Interview mit Helena Ramsbacher
Unser Interview der Woche führten wir dieses Mal im Frühstückssalon des gerade eben renovierten Hotel Das Tyrol auf der Wiener Mariahilfer Straße. Uns gegenüber: die Besitzerin Helena Ramsbacher. Die sympathische Kärntnerin ist nicht nur Chefin und Eigentümerin des Boutiquehotels in Wien, sondern auch des Hotel Lemongarden in Kroatien. Bei hervorragenden Eggs Benedict (die hier “Franz Joseph” heißen), gegessen mit güldenem Besteck, unterhalten wir uns über die persönlichen Reisevorlieben der Hotelierin und über die Zukunft des Tourismus.
Frau Ramsbacher, wohin ging Ihre letzte Reise?
Ins Baskenland. Das habe ich mir bewusst ausgesucht, weil ich noch nie das Bilbao Musuem gesehen habe. Es war mir so eine Freude, weil dort nichts überlaufen war, man konnte noch so richtig das Leben der Spanier mitkriegen. Diese Pinxos-Bars in der Altstadt von San Sebastian mit Menschen aller Generationen, das hat mich schon fasziniert. Und diese Lebensfreude! Das Essen war auch eine Offenbarung. So macht Tourismus Freude. Das spanische Hinterland hat mich wieder ein bisschen mit dem ganzen Land versöhnt.
Womit bringt man Sie auf Reisen auf die Palme?
Mit Massentourismus! Wenn keine Einheimischen mehr da sind, dann mag ich nicht mehr. Dann ist das ein Ort, den ich abhake und von dem ich mit einem schlechten Gefühl wieder heimfahre. Ich möchte nicht nur unter Touristen sein.
Sie haben eine Initiative gegen Massentourismus gegründet…

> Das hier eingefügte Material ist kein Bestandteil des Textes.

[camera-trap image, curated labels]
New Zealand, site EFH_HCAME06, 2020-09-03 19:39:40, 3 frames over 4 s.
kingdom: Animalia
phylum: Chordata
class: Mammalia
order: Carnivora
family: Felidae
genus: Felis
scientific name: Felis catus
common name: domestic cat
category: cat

Genau. Massentourismus ist ein Riesenproblem. Unternehmen wie Airbnb und Billigflieger haben das erst ermöglicht. Nun habe ich prinzipiell ja nichts gegen neue Ideen, solange es eine Wettbewerbsgleichheit gibt. Und da rede ich noch nicht einmal von den Steuern. Aber ich habe alle Vorschriften zu beachten: Brandschutzauflagen wie nichtbrennbare Vorhänge, Fluchtwege, Brandschutztüren… In den Airbnbs schaut keiner nach. Da verbrennt der Gast dann halt. Ich sag nichts gegen Private, die ihre eigene Wohnung für ein paar Wochen vermieten, wenn sie selber nicht da sind. Es geht mir um jene Betriebe, die ein echtes Unternehmen daraus gemacht haben und Mieter aus Häusern rausklagen, weil sie über Airbnb mehr Geld verdienen als mit normalen Mietern. Studenten, Senioren, Menschen mit nur einem Einkommen – die finden dann alle keine leistbare Wohnung mehr. Diese “Unternehmen” hab’ ich mir jetzt rausgesucht und gegen die werde ich auch auf Gleichbehandlung klagen. Das ist mir auch ein soziales Anliegen. Ganz abgesehen davon, dass die keine Steuern zahlen… Und: Wenn die alle Einheimischen vertreiben, weil sie sich keine Wohnungen leisten können, was bringt dann der Tourismus noch?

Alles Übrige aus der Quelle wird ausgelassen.